§ Exercise aim:
State how many lines in the listing below contain the string "sign". Reply with the number only.

— Start Task data —

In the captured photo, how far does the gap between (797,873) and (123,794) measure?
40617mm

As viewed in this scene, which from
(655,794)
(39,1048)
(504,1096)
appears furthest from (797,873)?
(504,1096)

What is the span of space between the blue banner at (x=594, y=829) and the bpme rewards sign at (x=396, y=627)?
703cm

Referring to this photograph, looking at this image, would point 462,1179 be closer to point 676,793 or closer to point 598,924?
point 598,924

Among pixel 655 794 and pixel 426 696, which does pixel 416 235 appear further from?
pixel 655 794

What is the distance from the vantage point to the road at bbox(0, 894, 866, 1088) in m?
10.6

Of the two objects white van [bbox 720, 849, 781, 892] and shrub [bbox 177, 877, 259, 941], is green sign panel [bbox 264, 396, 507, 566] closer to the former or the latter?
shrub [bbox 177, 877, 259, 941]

— End Task data —
— Start Task data —

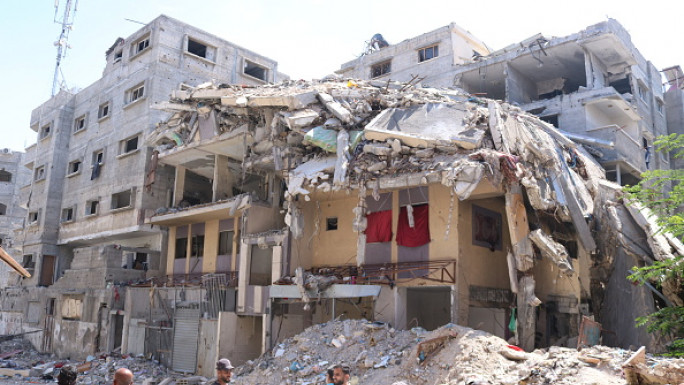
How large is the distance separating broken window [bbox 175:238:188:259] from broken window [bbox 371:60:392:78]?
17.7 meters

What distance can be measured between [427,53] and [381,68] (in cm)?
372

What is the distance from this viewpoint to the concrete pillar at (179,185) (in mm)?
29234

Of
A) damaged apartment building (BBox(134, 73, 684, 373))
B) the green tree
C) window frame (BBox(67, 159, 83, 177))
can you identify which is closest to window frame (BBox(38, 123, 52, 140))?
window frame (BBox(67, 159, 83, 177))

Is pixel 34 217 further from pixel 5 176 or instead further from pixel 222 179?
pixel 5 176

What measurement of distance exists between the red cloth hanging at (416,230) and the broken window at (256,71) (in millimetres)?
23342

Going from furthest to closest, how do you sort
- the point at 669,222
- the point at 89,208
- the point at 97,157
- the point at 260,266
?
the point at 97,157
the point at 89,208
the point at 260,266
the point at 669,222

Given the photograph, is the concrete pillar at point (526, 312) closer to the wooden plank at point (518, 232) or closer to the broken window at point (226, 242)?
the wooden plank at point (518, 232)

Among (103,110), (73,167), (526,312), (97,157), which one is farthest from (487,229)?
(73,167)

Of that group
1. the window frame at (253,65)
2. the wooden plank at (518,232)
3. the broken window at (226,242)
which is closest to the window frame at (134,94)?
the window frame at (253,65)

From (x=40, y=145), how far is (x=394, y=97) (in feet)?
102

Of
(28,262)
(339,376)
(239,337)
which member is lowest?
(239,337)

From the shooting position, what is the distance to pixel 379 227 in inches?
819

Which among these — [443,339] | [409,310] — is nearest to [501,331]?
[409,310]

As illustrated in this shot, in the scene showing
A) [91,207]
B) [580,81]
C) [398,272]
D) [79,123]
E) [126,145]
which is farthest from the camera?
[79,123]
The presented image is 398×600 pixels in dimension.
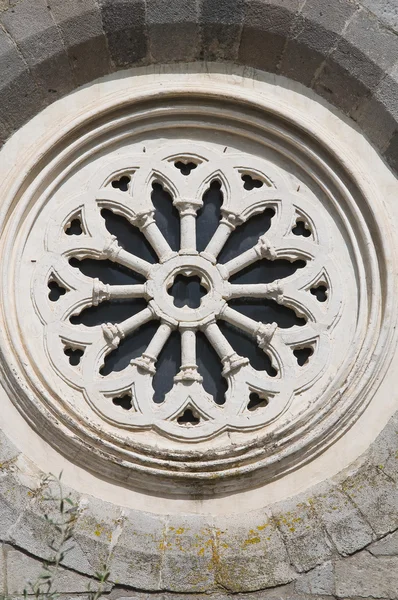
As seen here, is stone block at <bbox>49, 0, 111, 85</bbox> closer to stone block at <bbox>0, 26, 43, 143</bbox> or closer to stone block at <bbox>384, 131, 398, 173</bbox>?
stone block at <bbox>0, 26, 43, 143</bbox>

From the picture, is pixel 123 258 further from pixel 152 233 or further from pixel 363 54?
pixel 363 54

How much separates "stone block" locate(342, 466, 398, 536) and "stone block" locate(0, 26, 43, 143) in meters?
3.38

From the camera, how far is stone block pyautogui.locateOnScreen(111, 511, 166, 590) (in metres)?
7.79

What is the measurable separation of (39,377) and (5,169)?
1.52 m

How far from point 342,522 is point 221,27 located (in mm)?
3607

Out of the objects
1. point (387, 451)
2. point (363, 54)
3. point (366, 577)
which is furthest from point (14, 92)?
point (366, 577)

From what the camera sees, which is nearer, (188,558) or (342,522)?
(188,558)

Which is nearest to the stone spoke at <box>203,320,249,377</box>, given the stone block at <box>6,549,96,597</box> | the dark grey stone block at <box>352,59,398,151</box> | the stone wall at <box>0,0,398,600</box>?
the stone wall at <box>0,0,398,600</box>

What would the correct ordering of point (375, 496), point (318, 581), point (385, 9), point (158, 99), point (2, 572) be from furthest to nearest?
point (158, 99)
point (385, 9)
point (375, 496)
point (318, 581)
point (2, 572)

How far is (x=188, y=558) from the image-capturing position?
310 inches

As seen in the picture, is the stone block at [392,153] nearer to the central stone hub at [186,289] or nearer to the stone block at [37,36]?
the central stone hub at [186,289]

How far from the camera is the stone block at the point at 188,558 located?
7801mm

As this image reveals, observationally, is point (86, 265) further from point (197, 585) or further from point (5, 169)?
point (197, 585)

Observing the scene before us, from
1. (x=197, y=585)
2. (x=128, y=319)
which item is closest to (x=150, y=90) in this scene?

— End Task data —

§ Answer to the task:
2